Collected data entries:
/---
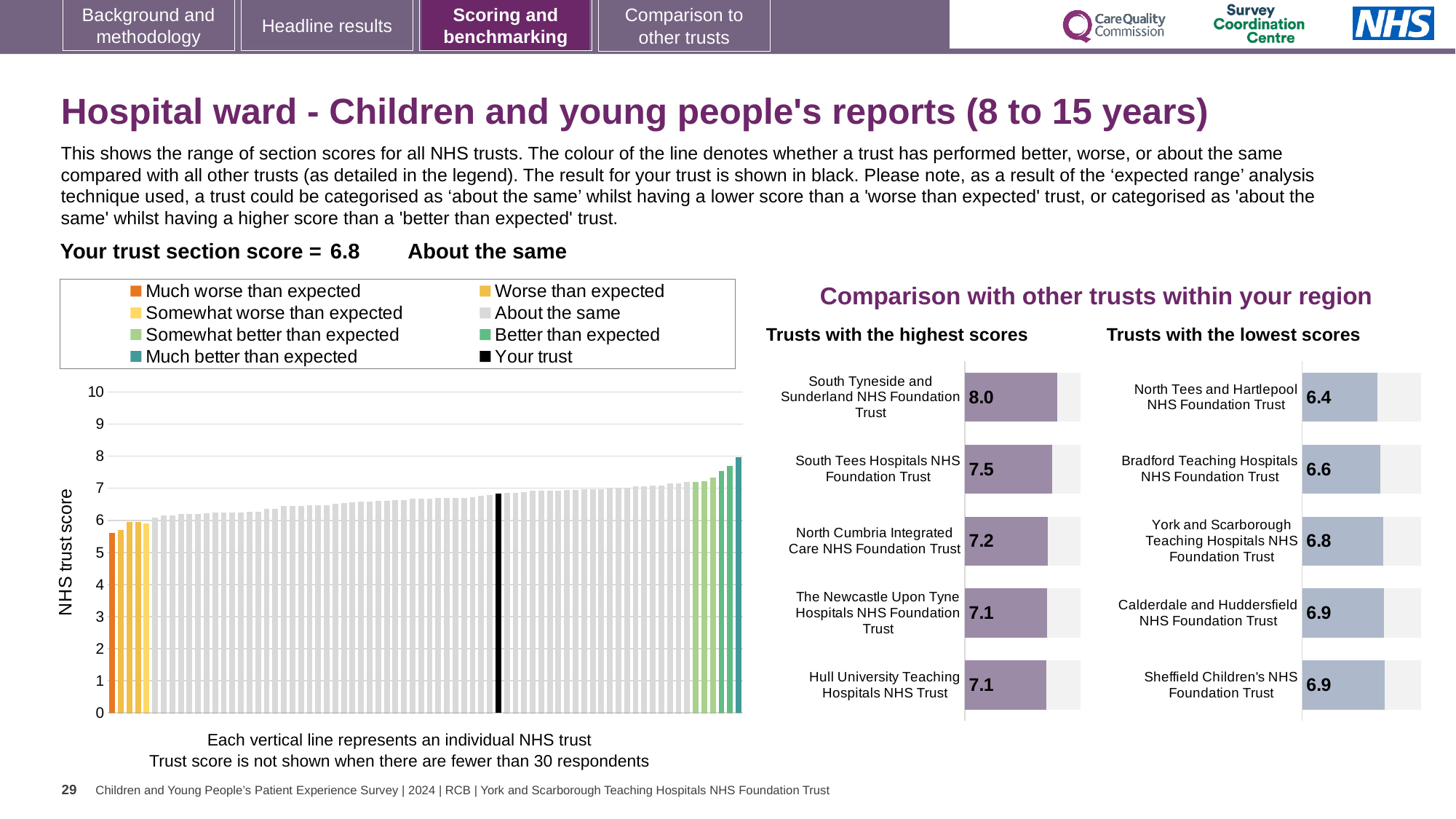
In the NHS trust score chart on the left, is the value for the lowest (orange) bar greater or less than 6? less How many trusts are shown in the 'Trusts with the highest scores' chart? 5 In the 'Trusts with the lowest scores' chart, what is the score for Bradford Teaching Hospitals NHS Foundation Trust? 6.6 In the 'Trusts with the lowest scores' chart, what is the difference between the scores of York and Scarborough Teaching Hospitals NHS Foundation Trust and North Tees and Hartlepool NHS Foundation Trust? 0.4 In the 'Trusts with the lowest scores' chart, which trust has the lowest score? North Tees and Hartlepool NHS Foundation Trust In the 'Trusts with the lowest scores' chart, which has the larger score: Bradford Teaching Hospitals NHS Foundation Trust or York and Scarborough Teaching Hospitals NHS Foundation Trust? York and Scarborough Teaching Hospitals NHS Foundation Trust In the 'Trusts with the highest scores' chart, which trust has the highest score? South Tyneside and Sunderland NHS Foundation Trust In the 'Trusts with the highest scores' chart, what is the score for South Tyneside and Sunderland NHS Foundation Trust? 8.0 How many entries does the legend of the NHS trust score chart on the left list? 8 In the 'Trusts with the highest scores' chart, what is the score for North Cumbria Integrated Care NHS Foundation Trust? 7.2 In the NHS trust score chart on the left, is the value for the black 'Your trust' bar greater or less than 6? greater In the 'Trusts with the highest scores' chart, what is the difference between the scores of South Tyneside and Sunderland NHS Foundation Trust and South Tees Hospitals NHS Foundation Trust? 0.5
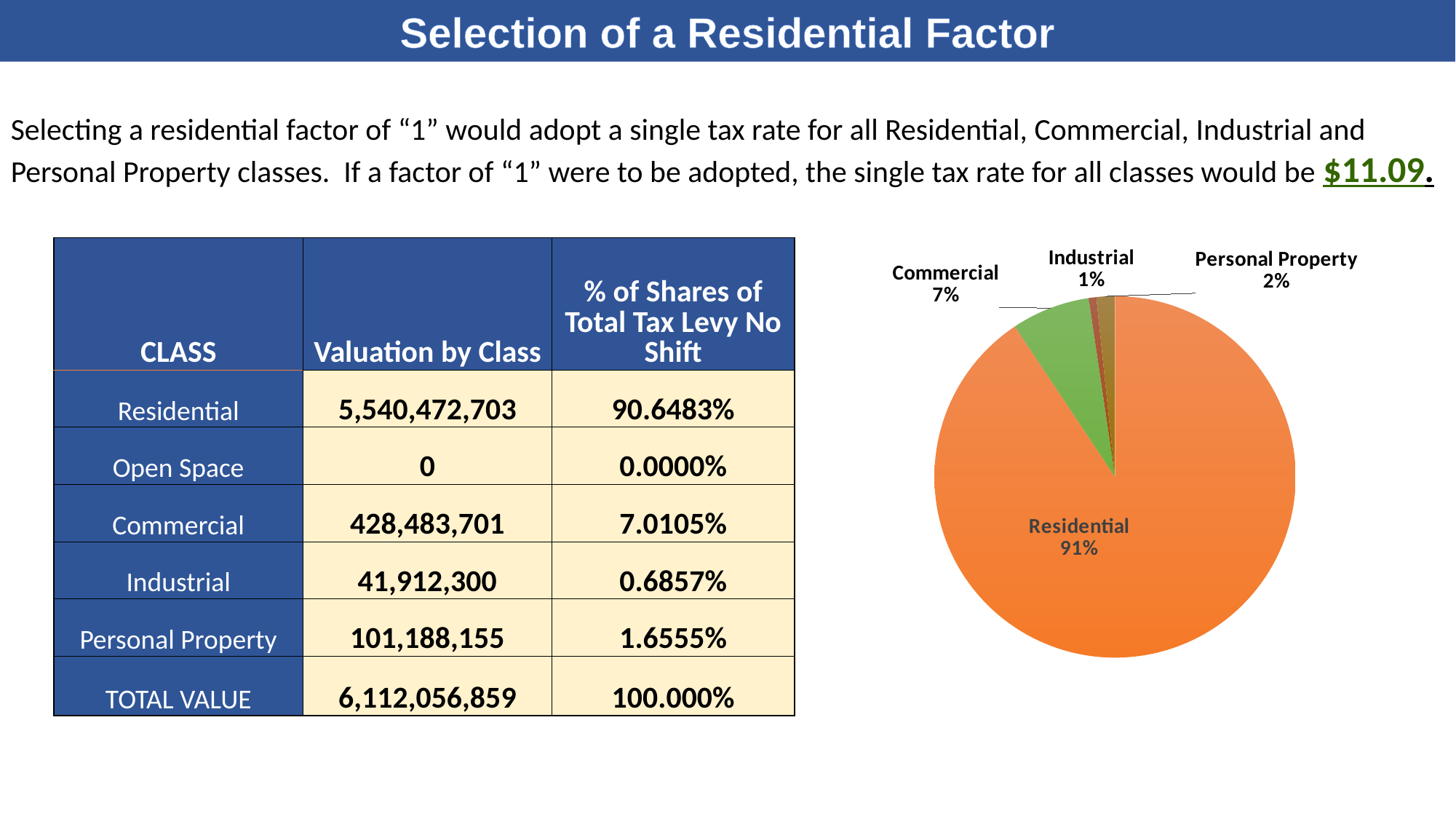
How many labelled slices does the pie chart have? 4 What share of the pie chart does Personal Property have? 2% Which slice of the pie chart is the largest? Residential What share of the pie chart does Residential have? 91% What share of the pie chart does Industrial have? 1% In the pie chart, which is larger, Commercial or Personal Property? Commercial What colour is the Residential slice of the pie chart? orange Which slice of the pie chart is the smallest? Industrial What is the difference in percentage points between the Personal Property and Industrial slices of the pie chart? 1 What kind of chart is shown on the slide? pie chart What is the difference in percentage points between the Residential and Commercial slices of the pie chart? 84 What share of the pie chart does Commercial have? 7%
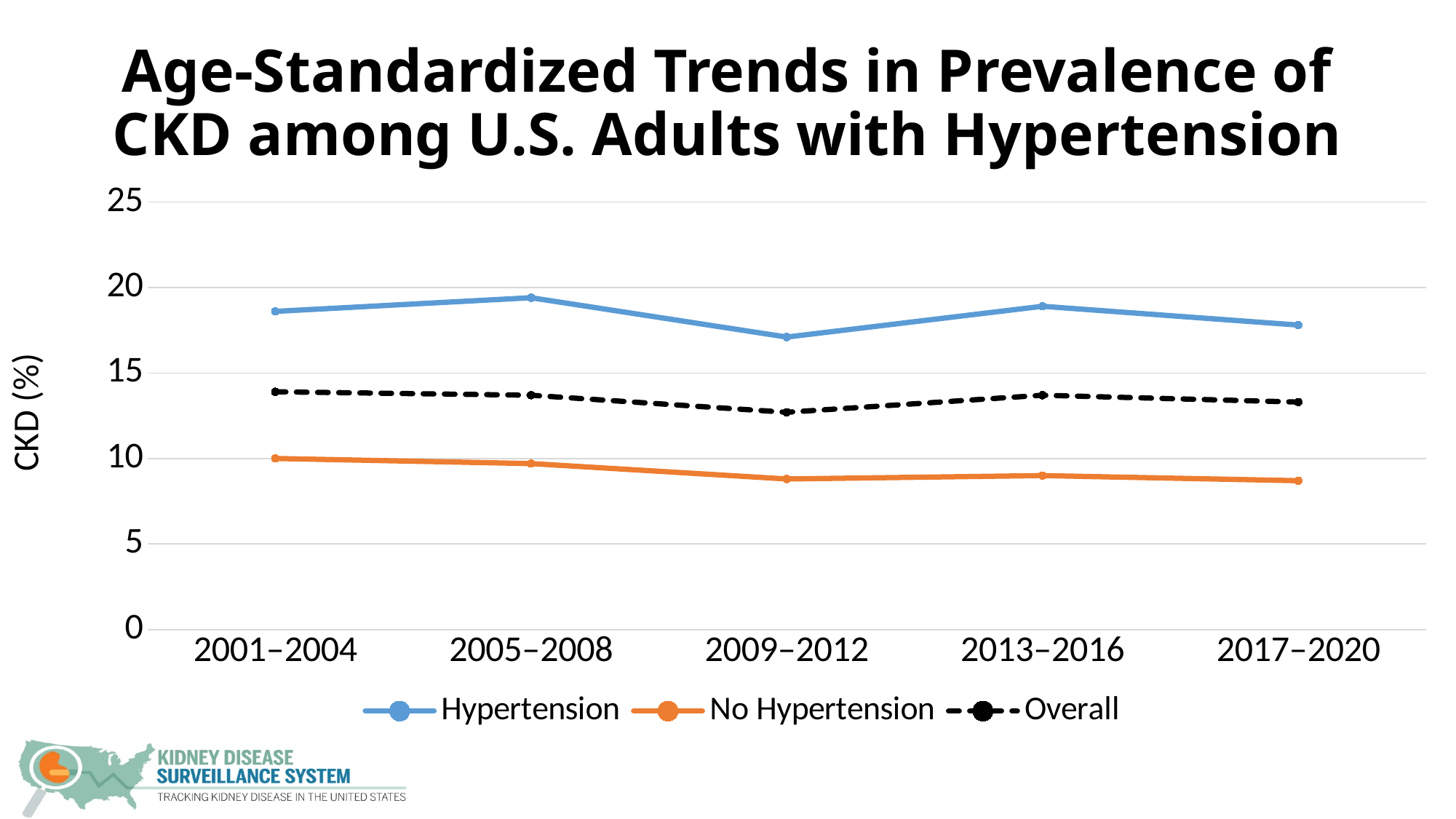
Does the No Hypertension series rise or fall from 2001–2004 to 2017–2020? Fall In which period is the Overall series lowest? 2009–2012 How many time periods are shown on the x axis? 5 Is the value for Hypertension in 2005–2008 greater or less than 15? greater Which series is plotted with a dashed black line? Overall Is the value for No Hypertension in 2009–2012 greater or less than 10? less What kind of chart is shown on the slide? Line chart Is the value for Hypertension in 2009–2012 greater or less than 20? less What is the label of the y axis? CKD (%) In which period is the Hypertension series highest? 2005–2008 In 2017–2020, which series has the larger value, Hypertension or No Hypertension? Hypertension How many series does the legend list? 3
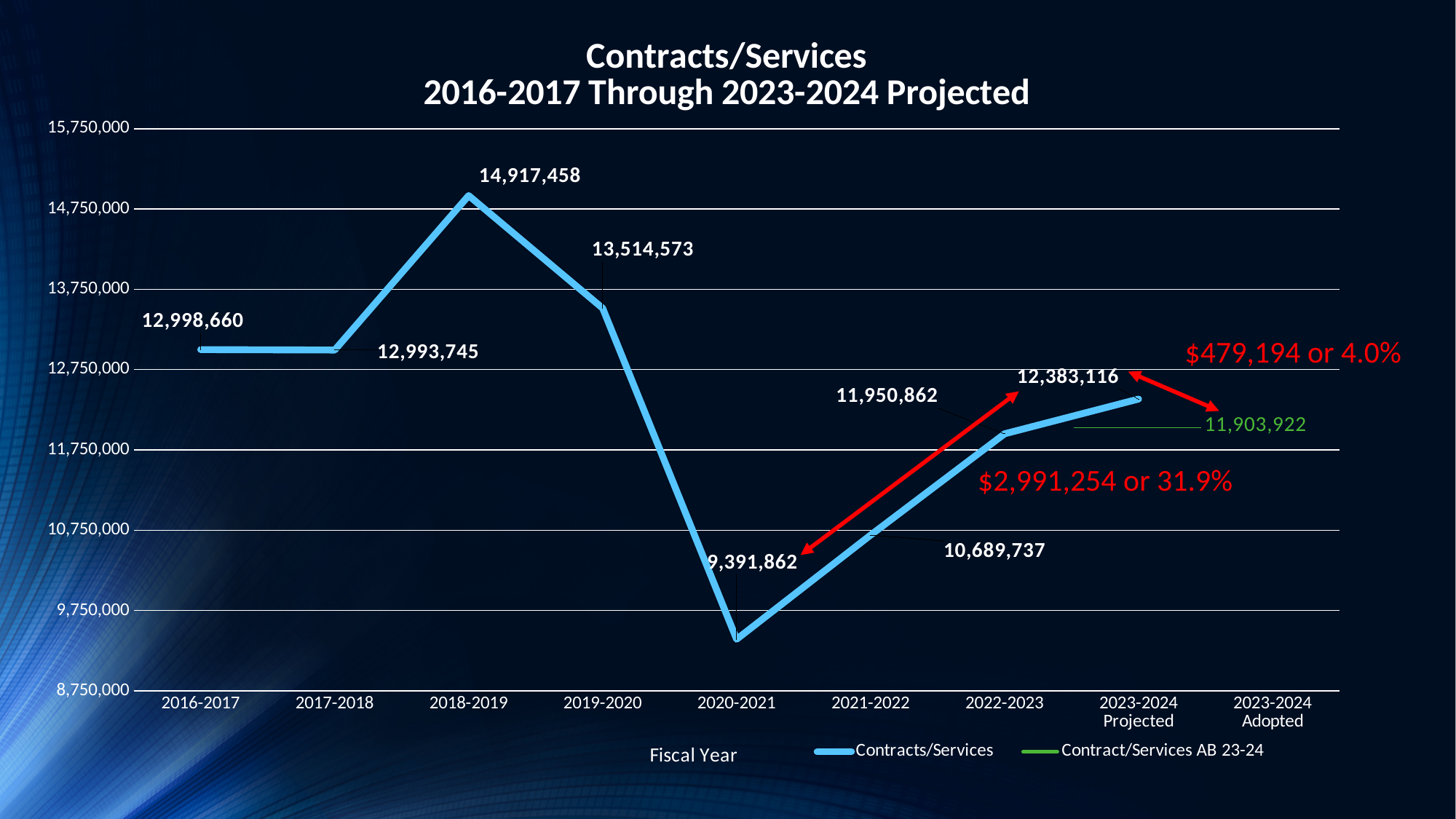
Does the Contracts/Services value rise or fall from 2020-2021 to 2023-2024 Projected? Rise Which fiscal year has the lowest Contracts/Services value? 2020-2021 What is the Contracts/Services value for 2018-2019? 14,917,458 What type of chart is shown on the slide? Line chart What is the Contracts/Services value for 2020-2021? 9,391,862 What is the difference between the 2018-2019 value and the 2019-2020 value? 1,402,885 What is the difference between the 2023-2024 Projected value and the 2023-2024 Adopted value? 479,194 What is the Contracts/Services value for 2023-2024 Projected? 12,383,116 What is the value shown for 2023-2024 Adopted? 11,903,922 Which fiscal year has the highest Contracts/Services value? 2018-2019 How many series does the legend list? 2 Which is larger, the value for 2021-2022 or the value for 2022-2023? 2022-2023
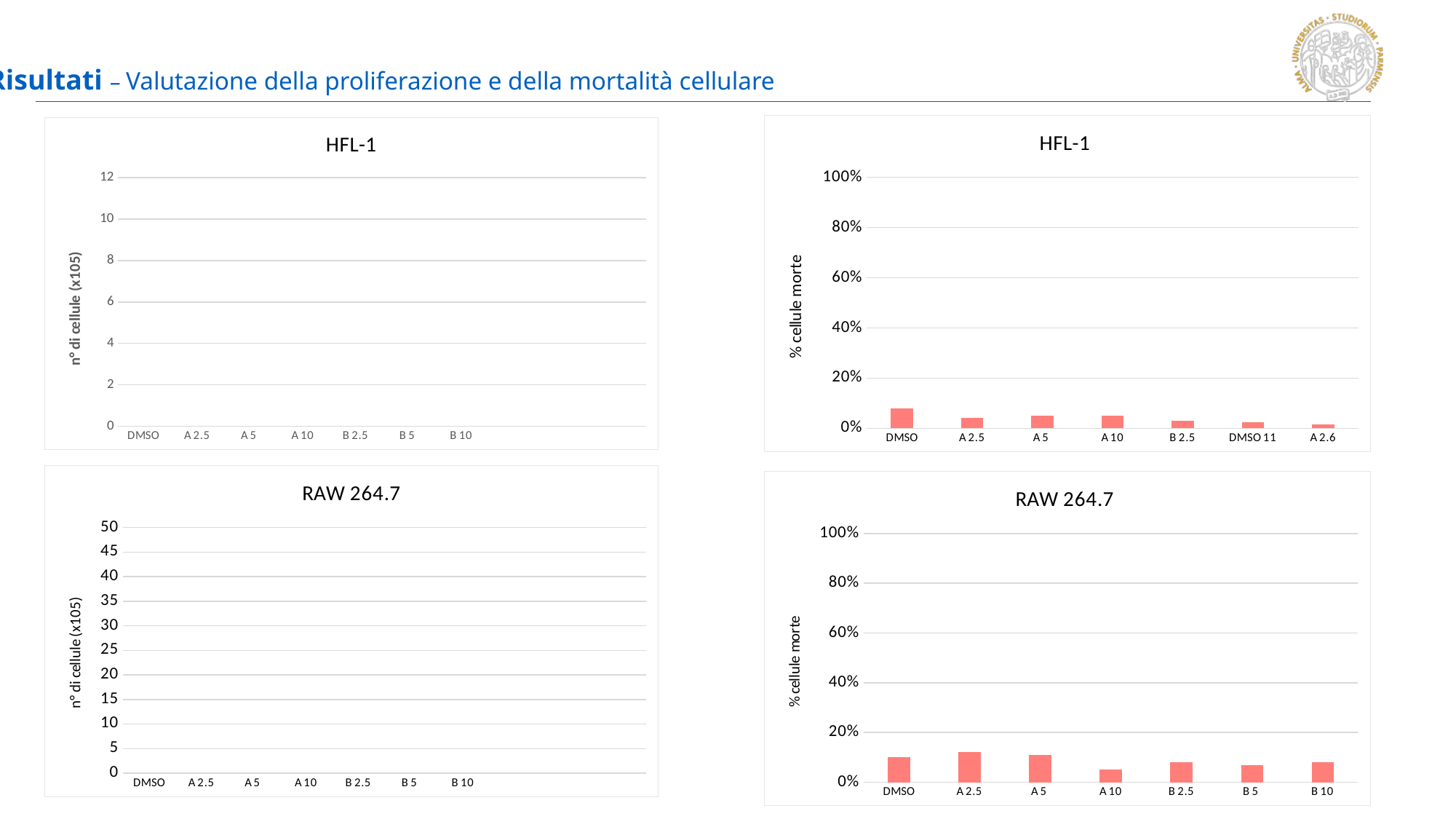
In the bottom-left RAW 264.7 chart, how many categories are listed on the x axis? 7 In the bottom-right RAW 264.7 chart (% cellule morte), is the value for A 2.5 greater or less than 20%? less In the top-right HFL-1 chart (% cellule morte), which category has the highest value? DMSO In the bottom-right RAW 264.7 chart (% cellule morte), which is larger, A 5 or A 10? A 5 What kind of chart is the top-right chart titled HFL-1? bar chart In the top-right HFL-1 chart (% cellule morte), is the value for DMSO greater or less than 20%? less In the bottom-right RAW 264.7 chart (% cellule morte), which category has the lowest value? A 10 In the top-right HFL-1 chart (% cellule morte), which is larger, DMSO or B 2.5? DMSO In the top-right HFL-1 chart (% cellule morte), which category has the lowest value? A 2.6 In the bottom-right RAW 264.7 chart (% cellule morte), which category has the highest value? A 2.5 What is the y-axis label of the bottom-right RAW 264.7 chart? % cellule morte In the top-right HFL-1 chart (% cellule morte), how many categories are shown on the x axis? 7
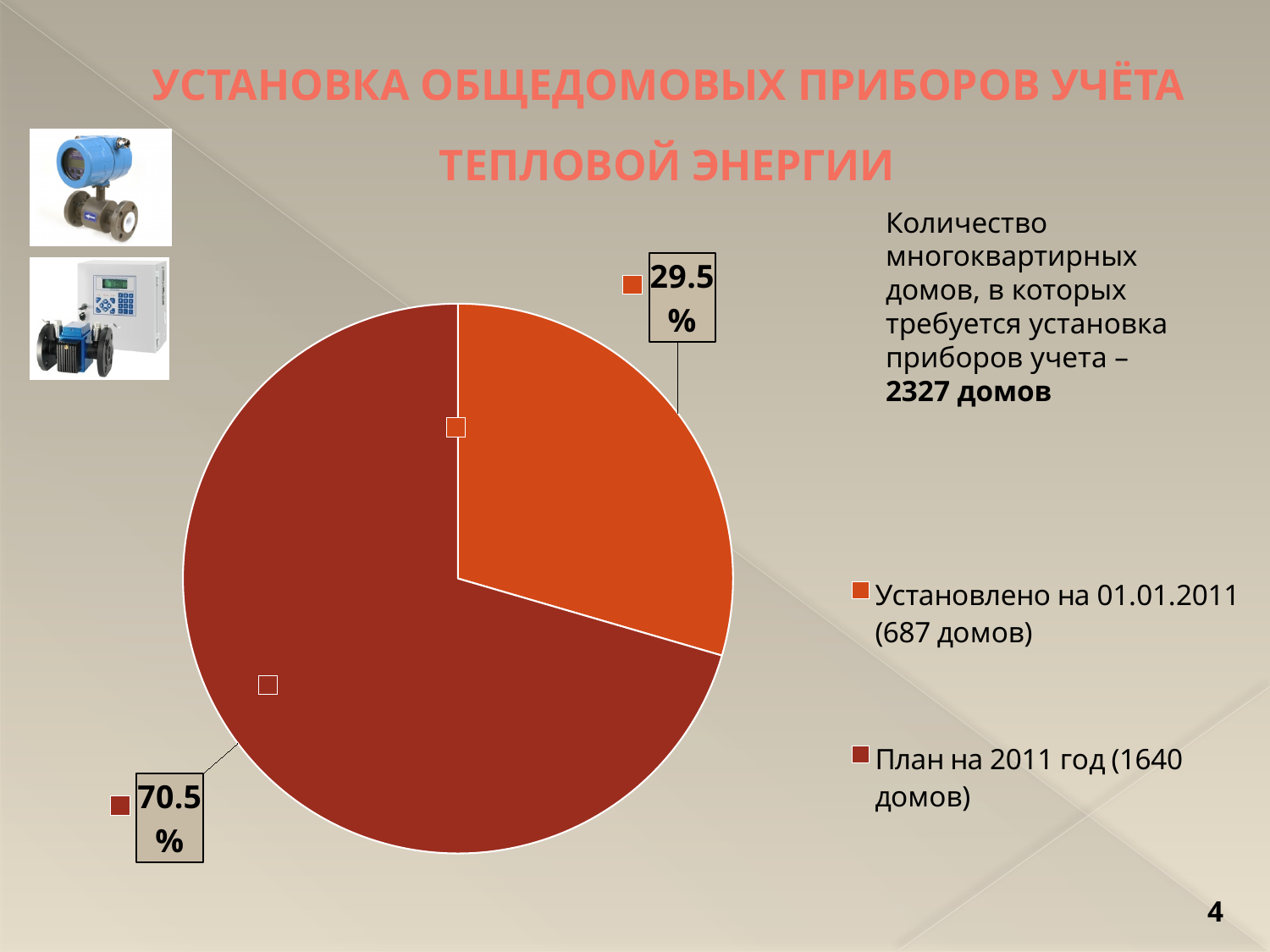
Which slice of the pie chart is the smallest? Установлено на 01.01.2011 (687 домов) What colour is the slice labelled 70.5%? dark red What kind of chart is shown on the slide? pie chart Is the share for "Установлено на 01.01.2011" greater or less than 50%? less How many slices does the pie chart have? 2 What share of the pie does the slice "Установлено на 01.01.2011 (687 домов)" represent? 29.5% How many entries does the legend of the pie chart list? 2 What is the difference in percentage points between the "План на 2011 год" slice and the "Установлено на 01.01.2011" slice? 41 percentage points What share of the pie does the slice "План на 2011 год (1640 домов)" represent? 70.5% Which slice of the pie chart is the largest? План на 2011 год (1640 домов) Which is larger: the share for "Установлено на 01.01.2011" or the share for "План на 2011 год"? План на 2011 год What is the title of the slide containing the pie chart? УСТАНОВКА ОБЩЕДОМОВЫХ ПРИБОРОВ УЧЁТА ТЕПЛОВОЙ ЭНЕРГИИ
\---
§ YOUR INSTRUCTIONS: Recast the material between the lines holding "How many labelled" and "Does the No", inclusive, as a numbered list with no blank lines. Leave the pictures out.

§ FINISHED EXERCISE:
1. How many labelled slices does the pie chart have? 4 What share of the pie chart does Personal Property have? 2% Which slice of the pie chart is the largest? Residential What share of the pie chart does Residential have? 91% What share of the pie chart does Industrial have? 1% In the pie chart, which is larger, Commercial or Personal Property? Commercial What colour is the Residential slice of the pie chart? orange Which slice of the pie chart is the smallest? Industrial What is the difference in percentage points between the Personal Property and Industrial slices of the pie chart? 1 What kind of chart is shown on the slide? pie chart What is the difference in percentage points between the Residential and Commercial slices of the pie chart? 84 What share of the pie chart does Commercial have? 7%
2. Does the No Hypertension series rise or fall from 2001–2004 to 2017–2020? Fall In which period is the Overall series lowest? 2009–2012 How many time periods are shown on the x axis? 5 Is the value for Hypertension in 2005–2008 greater or less than 15? greater Which series is plotted with a dashed black line? Overall Is the value for No Hypertension in 2009–2012 greater or less than 10? less What kind of chart is shown on the slide? Line chart Is the value for Hypertension in 2009–2012 greater or less than 20? less What is the label of the y axis? CKD (%) In which period is the Hypertension series highest? 2005–2008 In 2017–2020, which series has the larger value, Hypertension or No Hypertension? Hypertension How many series does the legend list? 3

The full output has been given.